> **Task directions**
Can you rewrite the items below, replacing every "dark tiled roof" with "slate roof" and keeping everything else unchanged?
====
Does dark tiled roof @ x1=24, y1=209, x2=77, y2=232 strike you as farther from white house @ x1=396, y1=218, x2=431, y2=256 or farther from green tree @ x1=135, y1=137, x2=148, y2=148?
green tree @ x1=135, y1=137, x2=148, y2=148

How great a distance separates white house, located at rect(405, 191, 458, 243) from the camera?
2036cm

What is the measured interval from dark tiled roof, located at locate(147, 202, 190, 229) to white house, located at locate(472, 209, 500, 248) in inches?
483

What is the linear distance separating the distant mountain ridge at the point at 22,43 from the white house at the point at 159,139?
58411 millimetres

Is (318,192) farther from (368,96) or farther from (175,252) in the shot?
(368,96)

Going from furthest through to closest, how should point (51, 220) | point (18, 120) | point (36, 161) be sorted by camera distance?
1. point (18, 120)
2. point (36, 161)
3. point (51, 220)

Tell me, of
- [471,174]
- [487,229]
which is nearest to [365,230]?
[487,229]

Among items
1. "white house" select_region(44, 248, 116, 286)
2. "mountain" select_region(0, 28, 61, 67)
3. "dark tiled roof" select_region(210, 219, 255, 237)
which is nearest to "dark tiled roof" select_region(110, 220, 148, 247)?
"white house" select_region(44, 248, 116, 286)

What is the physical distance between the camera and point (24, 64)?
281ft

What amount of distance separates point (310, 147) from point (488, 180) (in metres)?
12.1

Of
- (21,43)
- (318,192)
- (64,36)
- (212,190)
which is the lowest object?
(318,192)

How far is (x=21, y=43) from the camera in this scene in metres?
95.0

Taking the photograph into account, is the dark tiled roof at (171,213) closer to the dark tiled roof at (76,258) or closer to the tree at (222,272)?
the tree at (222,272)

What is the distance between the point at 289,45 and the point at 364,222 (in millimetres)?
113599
====
> **Answer to the problem**
Does slate roof @ x1=24, y1=209, x2=77, y2=232 strike you as farther from white house @ x1=396, y1=218, x2=431, y2=256 or farther from green tree @ x1=135, y1=137, x2=148, y2=148?
green tree @ x1=135, y1=137, x2=148, y2=148

How great a distance separates white house, located at rect(405, 191, 458, 243) from the camera?
2036cm

What is the measured interval from slate roof, located at locate(147, 202, 190, 229) to white house, located at locate(472, 209, 500, 248) in inches?
483

What is the linear distance separating the distant mountain ridge at the point at 22,43 from the white house at the point at 159,139?
58411 millimetres

Is (318,192) farther from (368,96) or farther from (175,252) in the shot?
(368,96)

Going from furthest through to closest, how should point (51, 220) | point (18, 120) | point (36, 161) be sorted by camera distance?
1. point (18, 120)
2. point (36, 161)
3. point (51, 220)

Tell me, of
- [471,174]
- [487,229]
which is nearest to [365,230]?
[487,229]

Among items
1. "white house" select_region(44, 248, 116, 286)
2. "mountain" select_region(0, 28, 61, 67)
3. "slate roof" select_region(210, 219, 255, 237)
which is nearest to "slate roof" select_region(110, 220, 148, 247)?
"white house" select_region(44, 248, 116, 286)

What is the physical distance between the camera and point (24, 64)?
281ft

What amount of distance separates point (310, 147) from point (488, 180) (in metres)?
12.1

Of
- (21,43)
- (318,192)
- (64,36)
- (212,190)
which is the lowest object?
(318,192)

How far is (x=21, y=43) from the camera in this scene in metres?
95.0

Taking the photograph into account, is the slate roof at (171,213) closer to the slate roof at (76,258) or closer to the tree at (222,272)?
the tree at (222,272)

What is the distance between the point at 289,45 and the point at 364,222 (in millimetres)?
113599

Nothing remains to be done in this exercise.